India’s shadow banking crisis and revitalized bankruptcy process are creating new opportunities for Deutsche Bank AG as it steps up lending to cash-strapped tycoons and for purchases of distressed assets.

The German lender is seeing three times the volume of financing deals compared with 2018, when the shadow banking problems erupted, according to Rahul Chawla, the head of global credit trading at Deutsche Bank’s India unit. He declined to provide specific numbers, but said the bank has helped deploy “a couple of billion” euros to Indian structured finance deals.

For Deutsche Bank “this is a very, very high level of commitment,” Chawla said in an interview. He expects to grow the size of his book by another 30% in the next two years.

Goldman Sachs Group Inc. and Apollo Global Management Inc. are among the other global firms to have spotted similar opportunities in India’s bad-debt woes, which have been magnified by the shadow banking crisis that erupted in 2018 with the default of a major infrastructure lender. As the non-bank finance firms have retreated, Indian companies have been struggling to obtain credit, curbing wider economic growth.

Asian distressed debt is one of the few growth areas at Deutsche Bank as Chief Executive Officer Christian Sewing pursues a deep restructuring that involves the loss of 18,000 jobs worldwide, or roughly a fifth of total headcount.

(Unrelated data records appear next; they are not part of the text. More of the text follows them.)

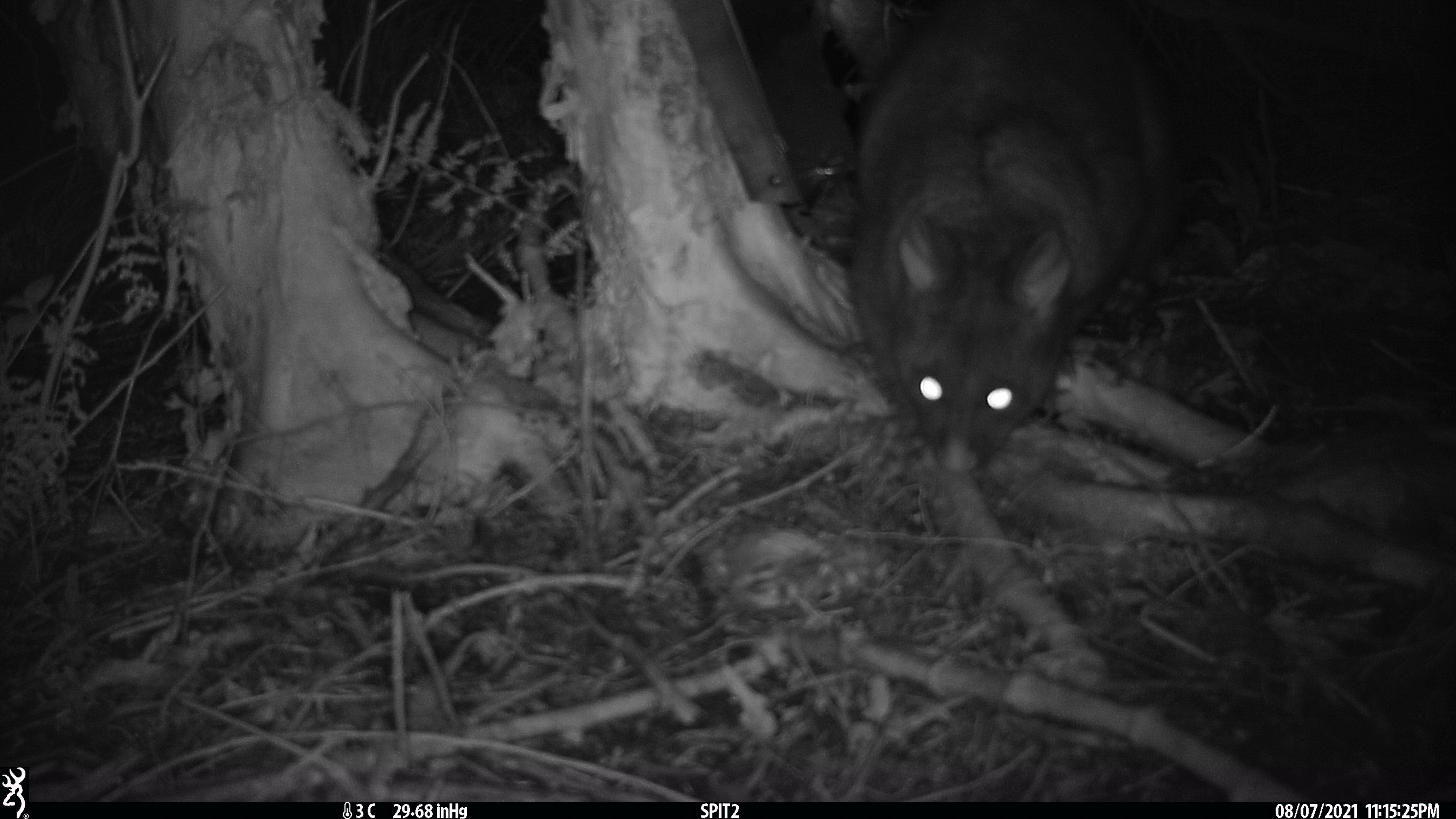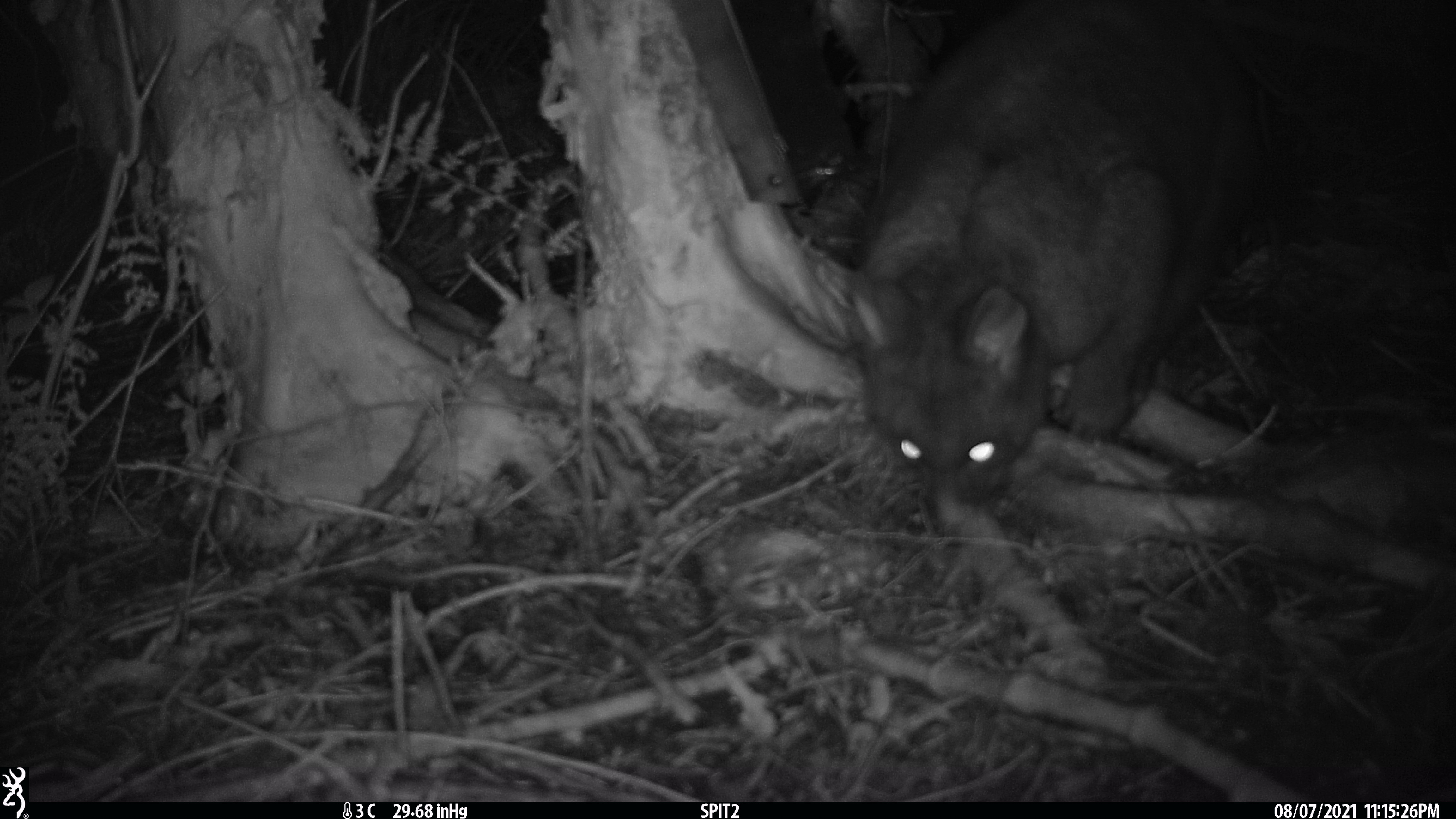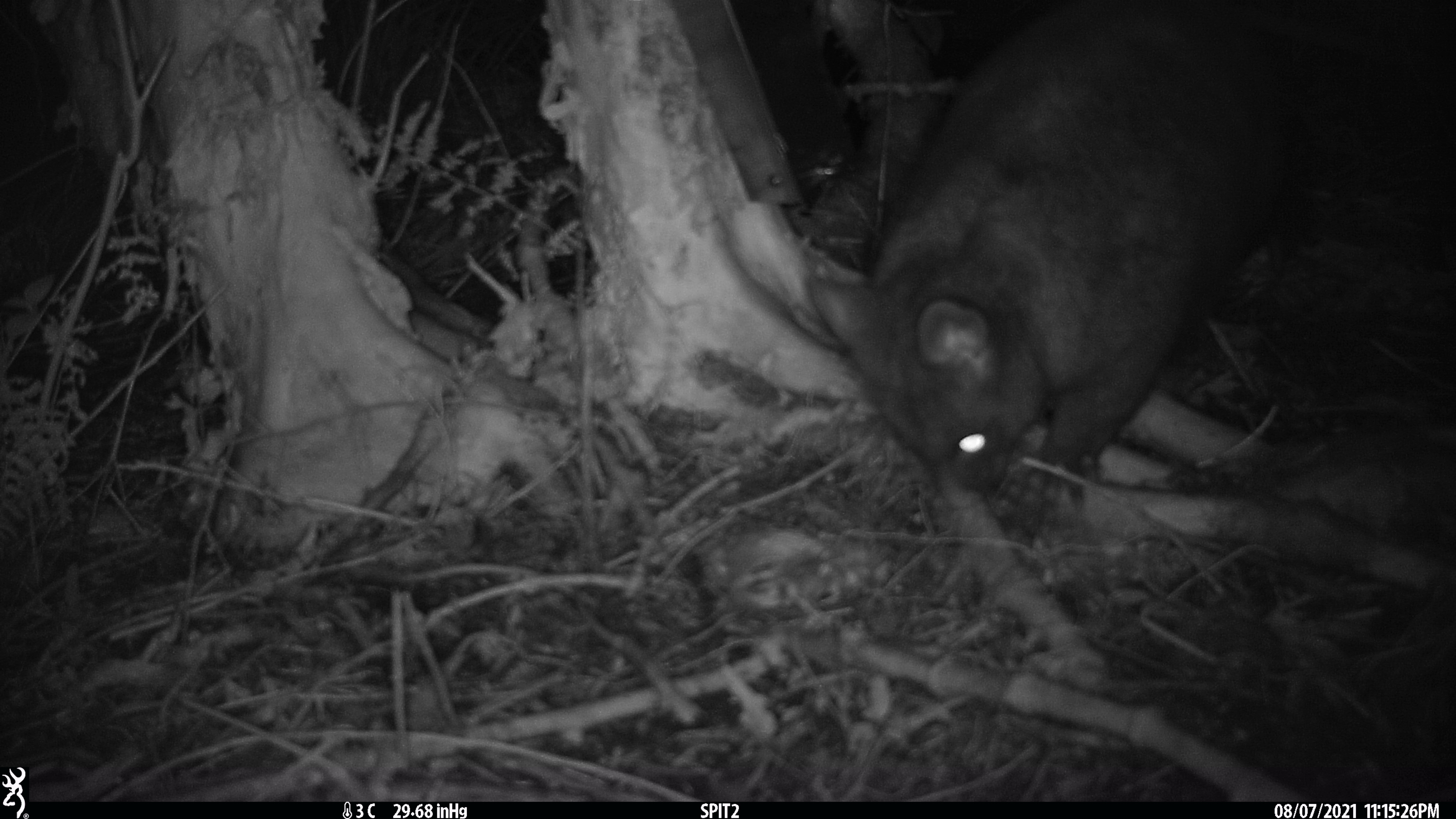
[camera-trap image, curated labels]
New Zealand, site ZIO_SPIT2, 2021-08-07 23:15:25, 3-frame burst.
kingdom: Animalia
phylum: Chordata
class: Mammalia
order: Diprotodontia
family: Phalangeridae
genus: Trichosurus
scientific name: Trichosurus vulpecula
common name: common brushtail possum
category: possum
Possum (common brushtail possum) (Trichosurus vulpecula).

Chawla said one element of Deutsche Bank’s push in India is lending to business tycoons against their equity holdings. Before 2018, that business was dominated by short-term funding from shadow banks and mutual funds, which have since retreated.

“Earlier, borrowers in India were demanding their terms on everything from the size of the loan to pricing, and we were just one in the beauty parade,” said Chawla. “The balance then tilted, with borrowers seeking loans at prices which reward the risks lenders are taking,” he added, noting that business owners are seeking more longer-term funding since the crisis.

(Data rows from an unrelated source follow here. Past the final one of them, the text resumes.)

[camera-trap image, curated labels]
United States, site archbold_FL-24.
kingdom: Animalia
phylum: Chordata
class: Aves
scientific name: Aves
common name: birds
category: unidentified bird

Chawla declined to mention specific transactions. However, the Economic Times newspaper reported last month that Deutsche Bank loaned $200 million to the Mistry family against their stakes in Tata Sons, to ease the tight liquidity conditions at Cyrus Mistry’s Shapoorji Pallonji Group.

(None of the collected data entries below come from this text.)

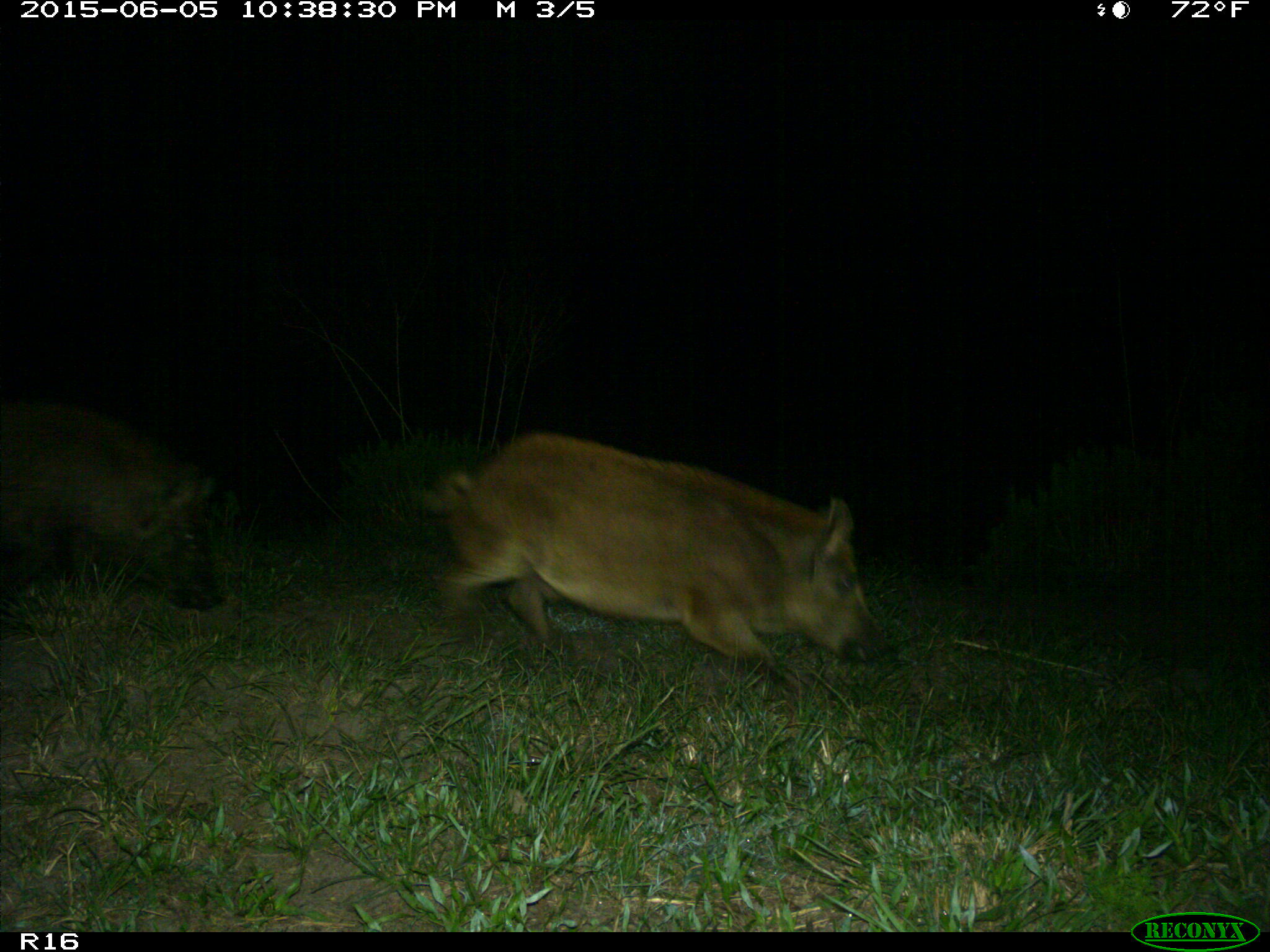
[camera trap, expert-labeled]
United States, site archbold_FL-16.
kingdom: Animalia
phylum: Chordata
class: Mammalia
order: Artiodactyla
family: Suidae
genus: Sus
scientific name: Sus scrofa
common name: wild boar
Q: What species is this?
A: Sus scrofa (wild boar).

As well as loans to company founders, Deutsche Bank India offers credit to commercial real estate, private equity firms and for one-time debt settlements by delinquent companies. The lender is also active in trading and providing funds for distressed debt purchases.

Bad loans at Indian banks are expected to continue rising, Credit Suisse Group AG analyst Ashish Gupta wrote in a note this week. They increased in the latter part of 2019, partly as a result of the spreading shadow bank crisis.

A court ruling last year should help Deutsche Bank’s credit trading business in India, because it will likely stimulate more overseas interest by reassuring investors that they won’t lose priority in terms of repayment, Chawla said.

India has seen slow progress since creating a bankruptcy court in 2016 to get to grips with the bad loan crisis. Only 17% of cases admitted to the court had produced a resolution plan as of December, according to data published by the insolvency board.

However, some of the logjam was broken with the Supreme Court decision in November to clear the way for ArcelorMittal SA’s $5.9 billion takeover of Essar Steel India Ltd. The court allowed Arcelor to pay creditors and scrapped a bankruptcy appellate tribunal’s order that gave secured and unsecured lenders equal rights over the proceeds.

After the judgment “people now know we can take a call on the underlying credit. I don’t have to worry about where I stay in the structure,” Chawla said.

Deutsche Bank holds 28.3 billion rupees ($396 million) of Essar Steel loans, purchased from IDBI Bank Ltd. and Bank of Baroda, according to filings made by the steel firm’s court appointed bankruptcy administrator.

Among its other distressed asset plans, Deutsche Bank has been seeking to purchase bad loans extended to Jindal India Thermal, GVK’s power plant in Punjab, and to Coastal Energen, people familiar with the matter have said.

However, a rule that requires foreigners to go through a so-called asset reconstruction company for out-of-court bankruptcies can increase the cost and timescale of such deals, Chawla said.

Chawla, who rejoined Deutsche Bank for a third stint in 2014, said he added three members to his team last year, bringing the total to 11.